→ **ENTRIES SHOWN**
::::::::::

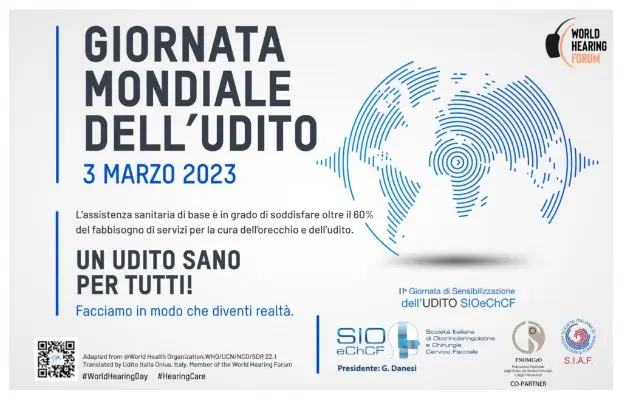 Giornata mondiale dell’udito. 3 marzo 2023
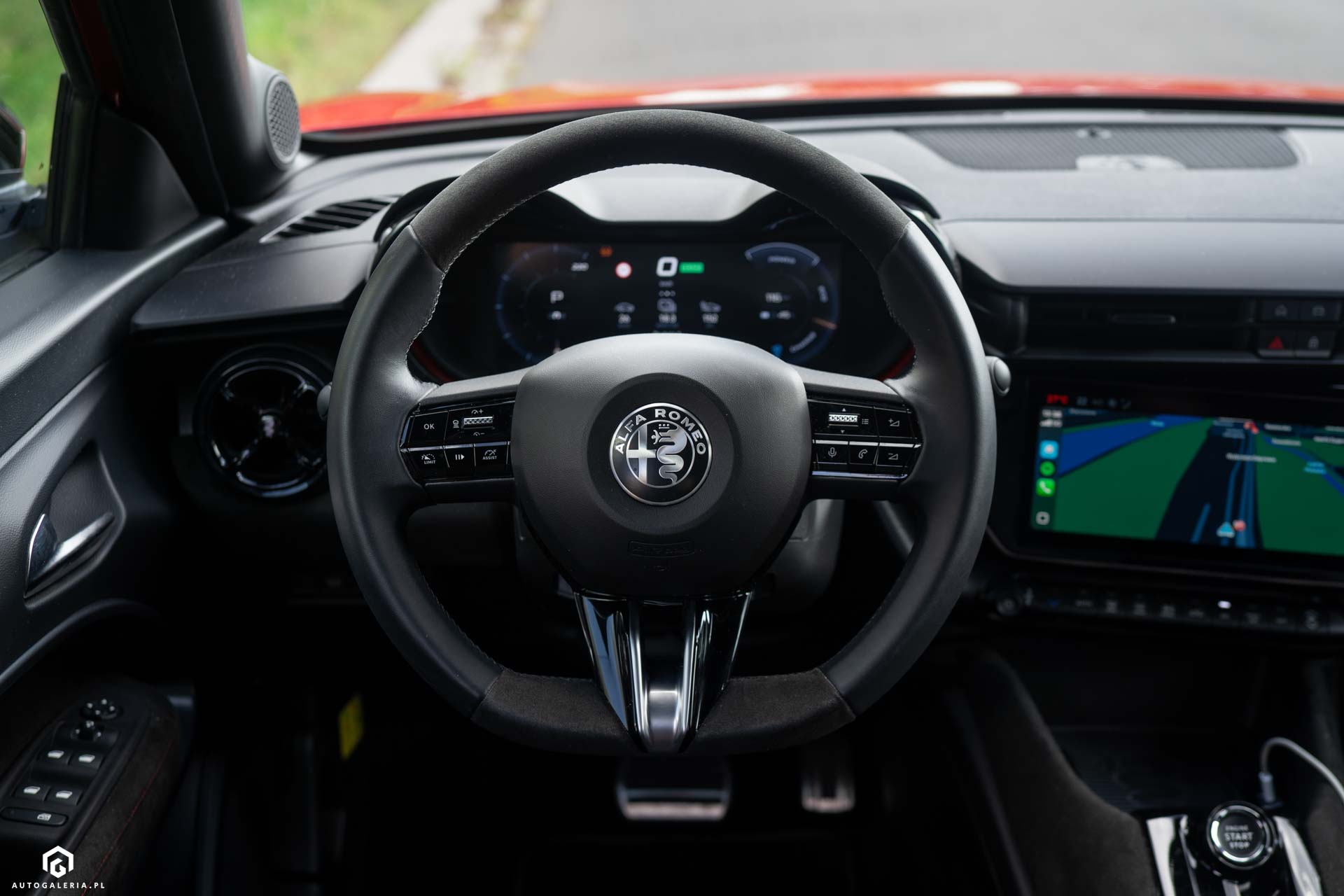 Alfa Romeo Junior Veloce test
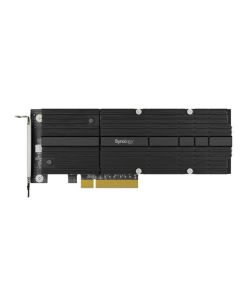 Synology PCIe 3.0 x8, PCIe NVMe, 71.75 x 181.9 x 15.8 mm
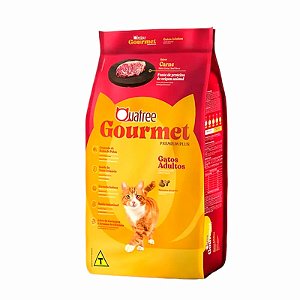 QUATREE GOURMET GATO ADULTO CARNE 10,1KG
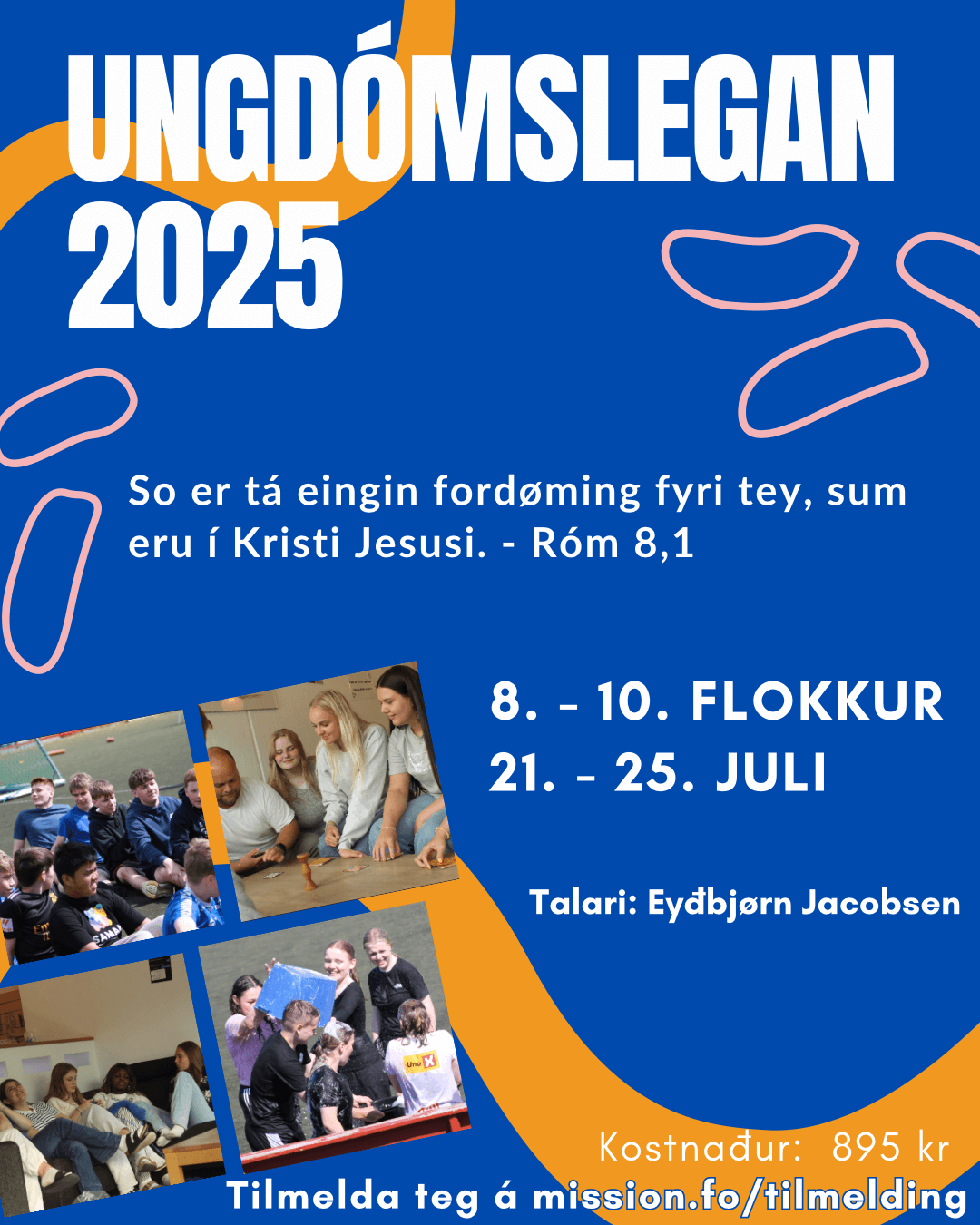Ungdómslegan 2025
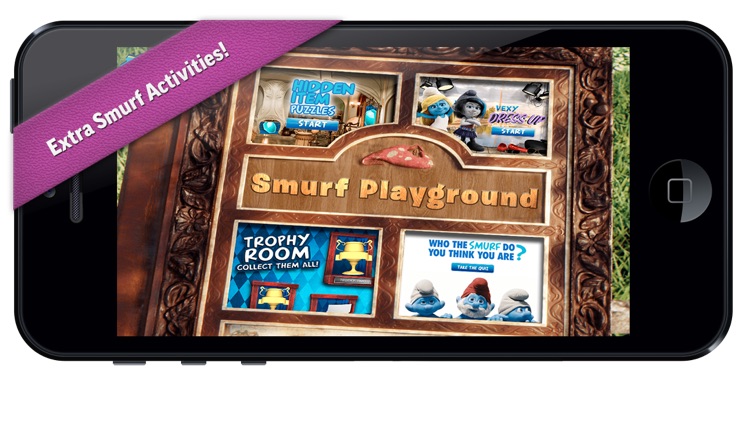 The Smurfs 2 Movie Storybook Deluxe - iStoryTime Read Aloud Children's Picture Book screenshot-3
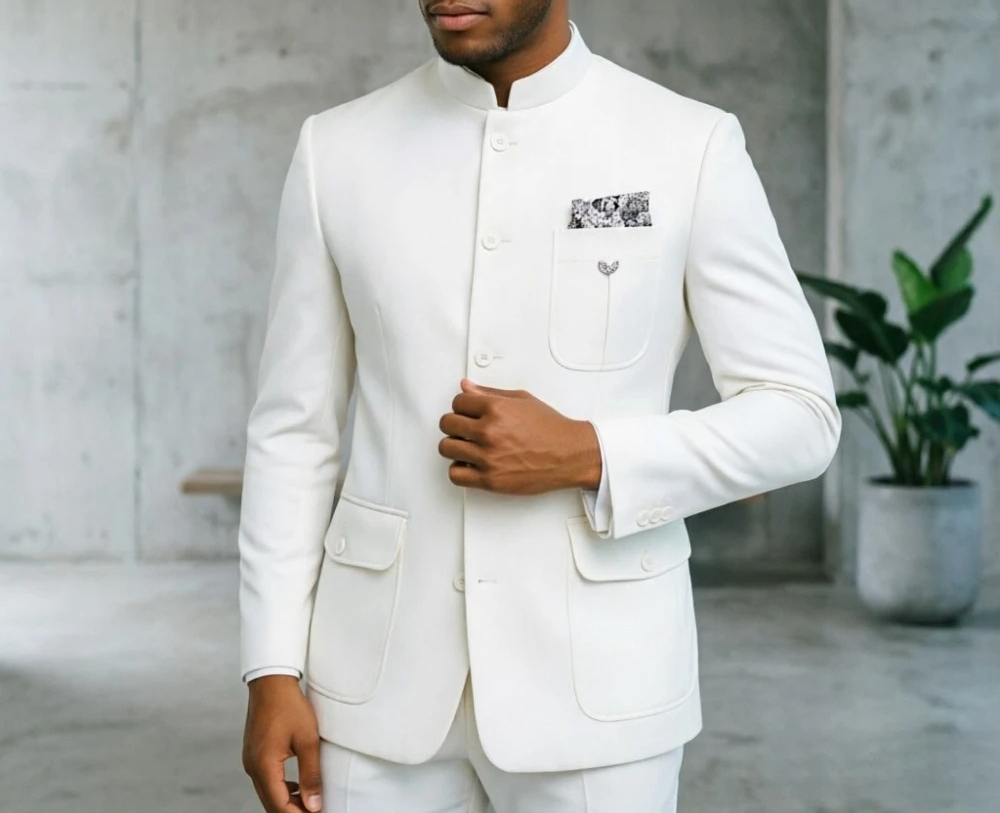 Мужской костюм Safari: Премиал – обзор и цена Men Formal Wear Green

::::::::::

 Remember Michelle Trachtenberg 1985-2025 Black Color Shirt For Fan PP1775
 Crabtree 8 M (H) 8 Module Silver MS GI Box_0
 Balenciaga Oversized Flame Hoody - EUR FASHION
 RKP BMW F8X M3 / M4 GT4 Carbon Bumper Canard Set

::::::::::

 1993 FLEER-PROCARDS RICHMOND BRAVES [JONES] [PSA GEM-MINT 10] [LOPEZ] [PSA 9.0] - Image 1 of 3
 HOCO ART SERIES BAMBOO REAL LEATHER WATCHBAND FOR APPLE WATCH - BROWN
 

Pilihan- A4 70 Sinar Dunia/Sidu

::::::::::

→ **WHAT YOU NEED TO DO**
Set down exactly the lines above, from the line containing "Alfa Romeo Junior Veloce test" through the line containing "Мужской костюм Safari: Премиал –". Skip the pictures.

→ **SOLUTION FOR THIS EXERCISE**
 Alfa Romeo Junior Veloce test
 Synology PCIe 3.0 x8, PCIe NVMe, 71.75 x 181.9 x 15.8 mm
 QUATREE GOURMET GATO ADULTO CARNE 10,1KG
Ungdómslegan 2025
 The Smurfs 2 Movie Storybook Deluxe - iStoryTime Read Aloud Children's Picture Book screenshot-3
 Мужской костюм Safari: Премиал – обзор и цена Men Formal Wear Green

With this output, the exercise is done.